RLOOAdvantage
RLOO (Reinforcement Learning with Leave-One-Out) 优势函数使用留一法计算基线。
使用示例
from twinkle.advantage import RLOOAdvantage
advantage_fn = RLOOAdvantage()
rewards = [0.0, 1.0, 0.0, 1.0, 1.0, 0.0, 0.0, 0.0]
advantages = advantage_fn(rewards, num_generations=4)
# 对于每个样本,基线是除了它以外的其他样本的均值
# 第一组第一个样本: 0.0 - mean([1.0, 0.0, 1.0]) = 0.0 - 0.667 = -0.667
# ...
工作原理
RLOO 对每个样本:
计算除该样本外组内其他样本的奖励均值 (留一基线)
优势 = 该样本奖励 - 留一基线
可选地进行归一化
RLOO 的优势:
避免使用样本自身信息作为基线,减少偏差
更准确地估计反事实基线
在样本数量较多时效果更好
完整训练示例
from twinkle.advantage import RLOOAdvantage
from twinkle.model import TransformersModel
from twinkle.sampler import vLLMSampler
from twinkle.reward import MathReward
# 创建组件
actor = TransformersModel(model_id='ms://Qwen/Qwen3.5-4B')
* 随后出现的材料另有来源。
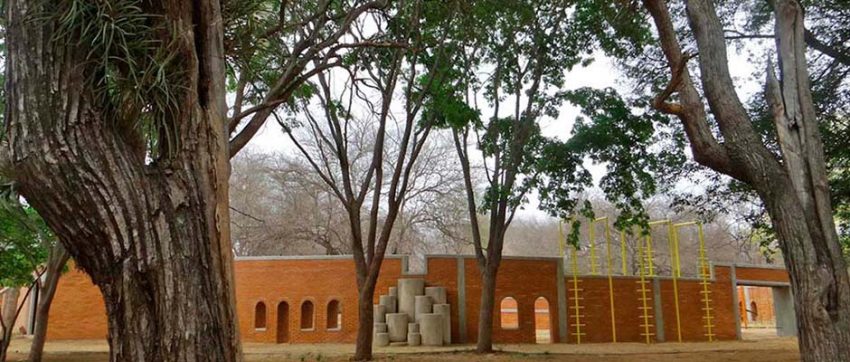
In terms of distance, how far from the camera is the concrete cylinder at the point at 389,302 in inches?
776

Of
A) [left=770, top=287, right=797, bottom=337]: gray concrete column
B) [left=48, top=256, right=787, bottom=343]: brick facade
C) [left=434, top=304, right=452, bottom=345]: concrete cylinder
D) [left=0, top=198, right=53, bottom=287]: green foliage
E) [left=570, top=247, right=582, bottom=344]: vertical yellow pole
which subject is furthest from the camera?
[left=770, top=287, right=797, bottom=337]: gray concrete column

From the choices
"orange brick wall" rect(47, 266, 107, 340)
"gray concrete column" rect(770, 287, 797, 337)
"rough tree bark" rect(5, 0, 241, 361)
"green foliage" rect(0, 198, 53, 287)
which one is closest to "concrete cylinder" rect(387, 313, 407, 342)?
"green foliage" rect(0, 198, 53, 287)

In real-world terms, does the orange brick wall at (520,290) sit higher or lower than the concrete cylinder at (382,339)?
higher

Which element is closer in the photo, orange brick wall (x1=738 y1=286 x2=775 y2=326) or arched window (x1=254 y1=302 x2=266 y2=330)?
arched window (x1=254 y1=302 x2=266 y2=330)

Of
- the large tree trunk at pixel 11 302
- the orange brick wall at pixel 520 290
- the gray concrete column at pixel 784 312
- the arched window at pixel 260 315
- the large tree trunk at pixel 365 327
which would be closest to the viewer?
the large tree trunk at pixel 365 327

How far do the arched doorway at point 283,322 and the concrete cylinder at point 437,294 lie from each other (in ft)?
15.9

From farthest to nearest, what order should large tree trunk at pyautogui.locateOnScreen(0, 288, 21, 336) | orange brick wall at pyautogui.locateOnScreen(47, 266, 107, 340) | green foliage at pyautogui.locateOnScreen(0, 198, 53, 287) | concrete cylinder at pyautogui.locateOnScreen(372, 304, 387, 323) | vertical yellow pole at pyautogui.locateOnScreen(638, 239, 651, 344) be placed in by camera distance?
orange brick wall at pyautogui.locateOnScreen(47, 266, 107, 340) < vertical yellow pole at pyautogui.locateOnScreen(638, 239, 651, 344) < concrete cylinder at pyautogui.locateOnScreen(372, 304, 387, 323) < large tree trunk at pyautogui.locateOnScreen(0, 288, 21, 336) < green foliage at pyautogui.locateOnScreen(0, 198, 53, 287)

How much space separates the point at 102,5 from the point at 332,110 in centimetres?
1163

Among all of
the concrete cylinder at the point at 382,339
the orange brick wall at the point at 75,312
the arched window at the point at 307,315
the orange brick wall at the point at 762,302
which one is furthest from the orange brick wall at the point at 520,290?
the orange brick wall at the point at 762,302

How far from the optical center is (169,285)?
206 centimetres

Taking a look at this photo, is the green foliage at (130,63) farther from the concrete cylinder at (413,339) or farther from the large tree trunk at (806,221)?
the concrete cylinder at (413,339)

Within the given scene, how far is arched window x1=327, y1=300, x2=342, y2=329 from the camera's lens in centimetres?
2075

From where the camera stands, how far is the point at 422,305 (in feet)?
63.2

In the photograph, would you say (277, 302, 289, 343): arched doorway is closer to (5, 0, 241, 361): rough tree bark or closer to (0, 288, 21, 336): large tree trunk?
(0, 288, 21, 336): large tree trunk
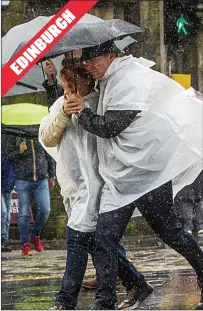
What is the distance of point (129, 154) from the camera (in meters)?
5.52

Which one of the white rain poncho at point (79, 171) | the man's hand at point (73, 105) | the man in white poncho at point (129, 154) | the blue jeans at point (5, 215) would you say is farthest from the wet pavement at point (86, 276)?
the man's hand at point (73, 105)

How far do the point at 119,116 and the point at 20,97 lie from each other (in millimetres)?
2801

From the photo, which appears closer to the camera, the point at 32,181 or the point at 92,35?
the point at 92,35

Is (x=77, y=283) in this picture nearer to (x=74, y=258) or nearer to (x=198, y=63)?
(x=74, y=258)

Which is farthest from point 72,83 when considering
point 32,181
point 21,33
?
point 32,181

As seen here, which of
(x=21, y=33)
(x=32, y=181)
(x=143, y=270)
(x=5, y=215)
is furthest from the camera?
(x=5, y=215)

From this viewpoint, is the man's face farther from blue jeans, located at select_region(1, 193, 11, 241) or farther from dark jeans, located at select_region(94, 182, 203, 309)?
blue jeans, located at select_region(1, 193, 11, 241)

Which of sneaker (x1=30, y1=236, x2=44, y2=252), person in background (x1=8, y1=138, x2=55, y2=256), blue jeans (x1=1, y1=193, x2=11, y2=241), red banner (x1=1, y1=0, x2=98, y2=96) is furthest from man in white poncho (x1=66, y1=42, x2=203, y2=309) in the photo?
blue jeans (x1=1, y1=193, x2=11, y2=241)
sampler = vLLMSampler(model_id='ms://Qwen/Qwen3.5-4B')
reward_fn = MathReward()
advantage_fn = RLOOAdvantage()
# 训练循环
for batch in dataloader:
# 1. 采样生成(每个 prompt 生成更多样本以提高 RLOO 效果)
response = sampler.sample(batch, num_samples=8)
# 2. 计算奖励
rewards = reward_fn(response.trajectories, batch.ground_truths)
# 3. 计算优势
advantages = advantage_fn(rewards, num_generations=8)
# 4. 策略优化
loss = actor.forward_backward(
inputs=response.inputs,
advantages=advantages
)
actor.clip_grad_and_step()
RLOO 在理论上更优,但需要更多样本(建议每个 prompt 生成 8 个以上样本)。